“’Tis the time’s plague when madmen lead the blind”
Though no spring chicken myself, I’m not quite the right age to be truly excited about Oscar winning actress-turned politician-turned actress again Glenda Jackson’s return to the stage. I was more intrigued than truly excited when she was announced in the title role of Deborah Warner’s King Lear for the Old Vic for though I’m well aware of who she is, her film and TV credits never broke through into what I was watching either back then or since. (Feel free to recommend her must-see performances – I’ll add them to the list of things I’ll get round to watching one day.)
But I’m always here for casting decisions that shake the established order somewhat and with Celia Imrie, Jane Horrocks and Rhys Ifans in the cast too, there was no chance I wouldn’t go see this. Full disclosure though, I went to the final £10 preview so treat this review how you will. For it is simultaneously an effortful and frustratingly vague production that never truly convinces of the attempted scope of its artistic vision. Fortunately, this often-times ephemeral and occasionally perplexing Lear is anchored by a striking performance from Jackson.

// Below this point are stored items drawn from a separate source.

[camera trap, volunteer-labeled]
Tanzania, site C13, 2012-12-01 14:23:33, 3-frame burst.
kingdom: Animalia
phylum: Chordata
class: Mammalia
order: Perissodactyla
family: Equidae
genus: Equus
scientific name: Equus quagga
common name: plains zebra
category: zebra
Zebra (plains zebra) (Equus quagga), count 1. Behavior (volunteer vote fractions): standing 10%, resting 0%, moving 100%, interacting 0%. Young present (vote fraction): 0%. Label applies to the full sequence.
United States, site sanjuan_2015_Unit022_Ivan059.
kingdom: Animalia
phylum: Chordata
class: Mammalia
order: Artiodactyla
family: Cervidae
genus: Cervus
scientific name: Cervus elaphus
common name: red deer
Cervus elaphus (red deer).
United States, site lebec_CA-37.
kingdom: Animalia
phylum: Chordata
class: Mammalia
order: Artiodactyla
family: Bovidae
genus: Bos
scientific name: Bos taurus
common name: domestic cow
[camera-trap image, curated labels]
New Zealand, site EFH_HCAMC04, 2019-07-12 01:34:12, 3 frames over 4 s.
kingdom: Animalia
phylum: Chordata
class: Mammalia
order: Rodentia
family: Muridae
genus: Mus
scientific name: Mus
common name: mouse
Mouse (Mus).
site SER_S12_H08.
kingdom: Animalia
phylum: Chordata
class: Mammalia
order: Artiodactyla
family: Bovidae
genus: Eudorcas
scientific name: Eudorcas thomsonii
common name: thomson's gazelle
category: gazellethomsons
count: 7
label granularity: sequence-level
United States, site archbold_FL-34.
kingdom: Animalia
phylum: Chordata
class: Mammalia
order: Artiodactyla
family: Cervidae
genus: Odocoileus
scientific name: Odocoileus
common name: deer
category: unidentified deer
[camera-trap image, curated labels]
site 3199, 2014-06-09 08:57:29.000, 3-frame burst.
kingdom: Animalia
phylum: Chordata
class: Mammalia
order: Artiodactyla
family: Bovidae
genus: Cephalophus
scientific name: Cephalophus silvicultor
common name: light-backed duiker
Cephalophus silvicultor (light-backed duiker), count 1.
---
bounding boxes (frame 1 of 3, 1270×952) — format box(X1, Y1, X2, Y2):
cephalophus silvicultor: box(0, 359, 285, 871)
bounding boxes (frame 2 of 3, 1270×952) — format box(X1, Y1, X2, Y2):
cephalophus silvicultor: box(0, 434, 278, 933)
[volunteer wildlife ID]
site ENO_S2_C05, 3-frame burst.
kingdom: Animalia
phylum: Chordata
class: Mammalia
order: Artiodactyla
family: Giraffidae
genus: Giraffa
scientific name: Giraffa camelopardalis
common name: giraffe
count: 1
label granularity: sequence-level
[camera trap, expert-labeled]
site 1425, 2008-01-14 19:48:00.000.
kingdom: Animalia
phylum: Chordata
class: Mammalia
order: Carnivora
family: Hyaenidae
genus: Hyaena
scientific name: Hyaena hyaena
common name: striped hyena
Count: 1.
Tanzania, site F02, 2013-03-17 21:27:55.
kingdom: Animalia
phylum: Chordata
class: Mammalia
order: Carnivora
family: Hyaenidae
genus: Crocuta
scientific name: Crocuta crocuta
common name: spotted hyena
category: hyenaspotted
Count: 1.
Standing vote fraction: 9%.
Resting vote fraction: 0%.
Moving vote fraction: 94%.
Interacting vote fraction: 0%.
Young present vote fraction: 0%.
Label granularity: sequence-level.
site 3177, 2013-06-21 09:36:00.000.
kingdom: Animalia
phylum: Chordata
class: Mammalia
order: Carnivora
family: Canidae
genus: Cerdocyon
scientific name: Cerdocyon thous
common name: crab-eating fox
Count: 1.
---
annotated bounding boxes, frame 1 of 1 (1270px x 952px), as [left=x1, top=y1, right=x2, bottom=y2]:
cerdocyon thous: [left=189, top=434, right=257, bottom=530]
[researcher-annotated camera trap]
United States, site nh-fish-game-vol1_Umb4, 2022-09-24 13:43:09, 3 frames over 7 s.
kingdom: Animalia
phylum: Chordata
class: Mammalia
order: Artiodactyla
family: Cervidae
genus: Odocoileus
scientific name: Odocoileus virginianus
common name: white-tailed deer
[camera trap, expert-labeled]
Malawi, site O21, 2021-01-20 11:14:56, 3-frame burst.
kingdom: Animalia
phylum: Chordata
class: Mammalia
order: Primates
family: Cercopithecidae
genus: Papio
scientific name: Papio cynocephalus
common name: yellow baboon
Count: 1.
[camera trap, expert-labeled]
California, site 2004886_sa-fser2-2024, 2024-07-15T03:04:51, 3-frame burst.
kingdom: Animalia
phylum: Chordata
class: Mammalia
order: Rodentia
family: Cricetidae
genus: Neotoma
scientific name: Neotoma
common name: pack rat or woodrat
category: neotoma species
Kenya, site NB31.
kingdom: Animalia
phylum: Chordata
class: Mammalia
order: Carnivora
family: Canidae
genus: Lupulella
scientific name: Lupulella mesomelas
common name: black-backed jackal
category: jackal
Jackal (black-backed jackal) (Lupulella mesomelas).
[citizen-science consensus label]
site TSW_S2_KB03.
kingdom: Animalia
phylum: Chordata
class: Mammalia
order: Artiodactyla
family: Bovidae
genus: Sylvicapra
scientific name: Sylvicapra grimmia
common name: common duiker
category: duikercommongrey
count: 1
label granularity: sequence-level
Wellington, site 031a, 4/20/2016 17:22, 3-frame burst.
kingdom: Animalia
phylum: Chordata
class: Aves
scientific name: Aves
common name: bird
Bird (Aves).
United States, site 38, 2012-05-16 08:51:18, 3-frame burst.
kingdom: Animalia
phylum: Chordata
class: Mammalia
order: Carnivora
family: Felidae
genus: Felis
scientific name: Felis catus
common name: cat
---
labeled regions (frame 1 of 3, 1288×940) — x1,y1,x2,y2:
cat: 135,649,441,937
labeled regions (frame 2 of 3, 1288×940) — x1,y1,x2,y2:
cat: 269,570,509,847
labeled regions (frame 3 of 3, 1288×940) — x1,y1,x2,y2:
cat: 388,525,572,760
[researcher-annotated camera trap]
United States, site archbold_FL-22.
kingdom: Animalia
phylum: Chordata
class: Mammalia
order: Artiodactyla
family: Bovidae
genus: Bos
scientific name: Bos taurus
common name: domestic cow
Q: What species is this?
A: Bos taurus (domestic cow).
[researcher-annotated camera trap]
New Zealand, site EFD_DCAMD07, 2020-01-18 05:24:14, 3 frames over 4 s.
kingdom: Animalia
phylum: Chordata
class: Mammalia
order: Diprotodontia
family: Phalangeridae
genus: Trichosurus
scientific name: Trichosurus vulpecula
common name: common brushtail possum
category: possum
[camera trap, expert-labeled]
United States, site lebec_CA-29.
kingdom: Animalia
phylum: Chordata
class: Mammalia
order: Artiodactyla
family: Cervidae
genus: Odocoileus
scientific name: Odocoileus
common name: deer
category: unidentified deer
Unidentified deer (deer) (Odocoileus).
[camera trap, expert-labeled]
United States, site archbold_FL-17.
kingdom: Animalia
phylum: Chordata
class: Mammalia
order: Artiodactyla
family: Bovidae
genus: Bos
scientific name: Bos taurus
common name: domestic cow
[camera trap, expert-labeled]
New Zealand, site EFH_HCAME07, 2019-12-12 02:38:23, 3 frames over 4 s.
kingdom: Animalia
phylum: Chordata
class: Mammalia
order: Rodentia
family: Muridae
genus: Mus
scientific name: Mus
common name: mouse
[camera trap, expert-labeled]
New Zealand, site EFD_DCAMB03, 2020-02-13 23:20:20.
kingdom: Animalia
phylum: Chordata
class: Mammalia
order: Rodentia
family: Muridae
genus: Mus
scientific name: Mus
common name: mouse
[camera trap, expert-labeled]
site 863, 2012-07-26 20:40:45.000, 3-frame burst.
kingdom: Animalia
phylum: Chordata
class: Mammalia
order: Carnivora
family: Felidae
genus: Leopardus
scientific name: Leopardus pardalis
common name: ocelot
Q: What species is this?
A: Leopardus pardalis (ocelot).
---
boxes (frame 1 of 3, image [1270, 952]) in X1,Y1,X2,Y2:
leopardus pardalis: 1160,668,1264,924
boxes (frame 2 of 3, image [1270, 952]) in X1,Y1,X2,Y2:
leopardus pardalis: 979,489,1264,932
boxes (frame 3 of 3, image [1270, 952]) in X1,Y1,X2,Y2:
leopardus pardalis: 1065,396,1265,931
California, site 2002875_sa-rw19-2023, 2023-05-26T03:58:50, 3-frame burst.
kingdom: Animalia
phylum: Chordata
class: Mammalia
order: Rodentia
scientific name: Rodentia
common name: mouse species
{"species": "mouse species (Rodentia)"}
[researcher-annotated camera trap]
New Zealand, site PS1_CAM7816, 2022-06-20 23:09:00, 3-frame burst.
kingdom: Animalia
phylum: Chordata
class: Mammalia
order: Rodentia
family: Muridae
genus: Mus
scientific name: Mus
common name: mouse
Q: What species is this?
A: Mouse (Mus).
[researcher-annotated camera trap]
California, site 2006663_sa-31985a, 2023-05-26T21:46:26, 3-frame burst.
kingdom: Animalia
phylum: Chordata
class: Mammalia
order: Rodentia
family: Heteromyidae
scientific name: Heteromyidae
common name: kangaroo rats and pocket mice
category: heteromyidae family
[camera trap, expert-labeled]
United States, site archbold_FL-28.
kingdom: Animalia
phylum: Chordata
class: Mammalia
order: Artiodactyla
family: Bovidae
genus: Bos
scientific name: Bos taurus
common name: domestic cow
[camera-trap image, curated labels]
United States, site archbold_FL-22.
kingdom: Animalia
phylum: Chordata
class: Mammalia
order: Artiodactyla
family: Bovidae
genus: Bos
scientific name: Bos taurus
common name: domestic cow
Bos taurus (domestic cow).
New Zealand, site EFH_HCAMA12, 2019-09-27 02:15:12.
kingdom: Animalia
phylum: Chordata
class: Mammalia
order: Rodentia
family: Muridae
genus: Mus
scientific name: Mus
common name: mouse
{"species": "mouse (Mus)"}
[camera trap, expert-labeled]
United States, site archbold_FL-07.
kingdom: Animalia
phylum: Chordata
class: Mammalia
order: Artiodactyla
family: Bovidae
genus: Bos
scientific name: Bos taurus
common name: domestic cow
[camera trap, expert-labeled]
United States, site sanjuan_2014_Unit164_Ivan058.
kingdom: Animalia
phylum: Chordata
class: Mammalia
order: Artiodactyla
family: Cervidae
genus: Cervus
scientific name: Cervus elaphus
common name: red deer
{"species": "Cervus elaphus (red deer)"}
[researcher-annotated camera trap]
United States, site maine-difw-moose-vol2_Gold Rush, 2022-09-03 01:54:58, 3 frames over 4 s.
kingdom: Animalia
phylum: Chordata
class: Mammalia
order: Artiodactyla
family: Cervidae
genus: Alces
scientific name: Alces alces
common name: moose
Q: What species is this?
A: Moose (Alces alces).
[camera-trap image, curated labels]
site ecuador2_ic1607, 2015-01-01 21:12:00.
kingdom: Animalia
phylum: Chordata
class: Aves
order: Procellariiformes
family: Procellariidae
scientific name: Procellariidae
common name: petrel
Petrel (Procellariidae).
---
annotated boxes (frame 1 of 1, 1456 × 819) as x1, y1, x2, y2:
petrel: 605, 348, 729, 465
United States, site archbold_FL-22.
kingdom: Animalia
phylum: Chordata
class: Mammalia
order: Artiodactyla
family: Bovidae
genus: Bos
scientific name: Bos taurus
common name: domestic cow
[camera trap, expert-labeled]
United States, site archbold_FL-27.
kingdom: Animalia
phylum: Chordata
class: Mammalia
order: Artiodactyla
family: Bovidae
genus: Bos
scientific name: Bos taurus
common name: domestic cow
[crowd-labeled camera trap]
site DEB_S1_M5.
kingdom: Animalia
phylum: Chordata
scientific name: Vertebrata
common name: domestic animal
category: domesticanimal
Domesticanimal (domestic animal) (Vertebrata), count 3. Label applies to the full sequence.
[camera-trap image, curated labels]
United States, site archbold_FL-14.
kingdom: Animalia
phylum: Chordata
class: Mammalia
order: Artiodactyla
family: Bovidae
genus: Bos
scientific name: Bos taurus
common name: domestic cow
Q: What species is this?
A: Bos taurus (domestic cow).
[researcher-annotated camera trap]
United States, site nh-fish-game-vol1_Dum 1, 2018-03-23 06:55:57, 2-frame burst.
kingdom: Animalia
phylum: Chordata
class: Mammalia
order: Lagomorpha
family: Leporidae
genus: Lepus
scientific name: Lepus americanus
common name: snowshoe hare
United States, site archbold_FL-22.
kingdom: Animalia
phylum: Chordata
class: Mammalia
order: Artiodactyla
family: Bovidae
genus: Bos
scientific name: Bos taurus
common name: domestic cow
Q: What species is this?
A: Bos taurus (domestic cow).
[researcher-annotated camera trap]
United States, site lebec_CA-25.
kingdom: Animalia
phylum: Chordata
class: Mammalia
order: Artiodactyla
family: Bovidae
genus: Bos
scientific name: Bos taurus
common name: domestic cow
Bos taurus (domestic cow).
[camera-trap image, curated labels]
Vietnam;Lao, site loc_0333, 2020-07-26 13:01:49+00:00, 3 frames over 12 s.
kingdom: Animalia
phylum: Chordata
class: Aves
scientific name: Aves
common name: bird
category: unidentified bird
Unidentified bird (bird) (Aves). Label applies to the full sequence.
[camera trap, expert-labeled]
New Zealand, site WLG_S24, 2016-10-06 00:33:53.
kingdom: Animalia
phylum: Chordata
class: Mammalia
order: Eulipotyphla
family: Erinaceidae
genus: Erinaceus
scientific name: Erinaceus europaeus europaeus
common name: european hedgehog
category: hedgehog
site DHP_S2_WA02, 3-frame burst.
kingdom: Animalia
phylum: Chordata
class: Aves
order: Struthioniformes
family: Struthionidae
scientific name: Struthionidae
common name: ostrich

She’s ferociously intense from the outset and even as vulnerabilities are layered in, there’s an elemental force about her that is just thrilling to watch. It’s an exciting thought indeed that this might herald further stage work from her as the long-dormant acting muscle is stretched to reveal such strength. Around her though, it’s hard not to feel a little disappointed at characterisations that don’t feel any fully fleshed-out and thought-through.
From Simon Manyonda’s Edmund and Harry Melling’s Edgar both dropping trou (the family that moons together…) to Imrie’s Goneril and Horrocks’ Regan and their overcooked villainy (oh no they’re not…), Warner’s production lacks the considered specificity to elevate the work being put in. It’s long, and crucially it feels it too, in the bright white space of Warner and Jean Kalman’s set design, and too often you’re left questioning the decisions made – Edmund is skipping because…
There are moments that cohere beautifully – the final sequences are truly moving and I enjoyed Morfydd Clark’s Cordelia and even Ifans’ extravagances as a very modern Fool. But for all the revelatory splendour of Jackson’s performance, this Lear is undoubtedly hard work and a reminder that, in all honesty, I’m not the biggest fan of this play at all.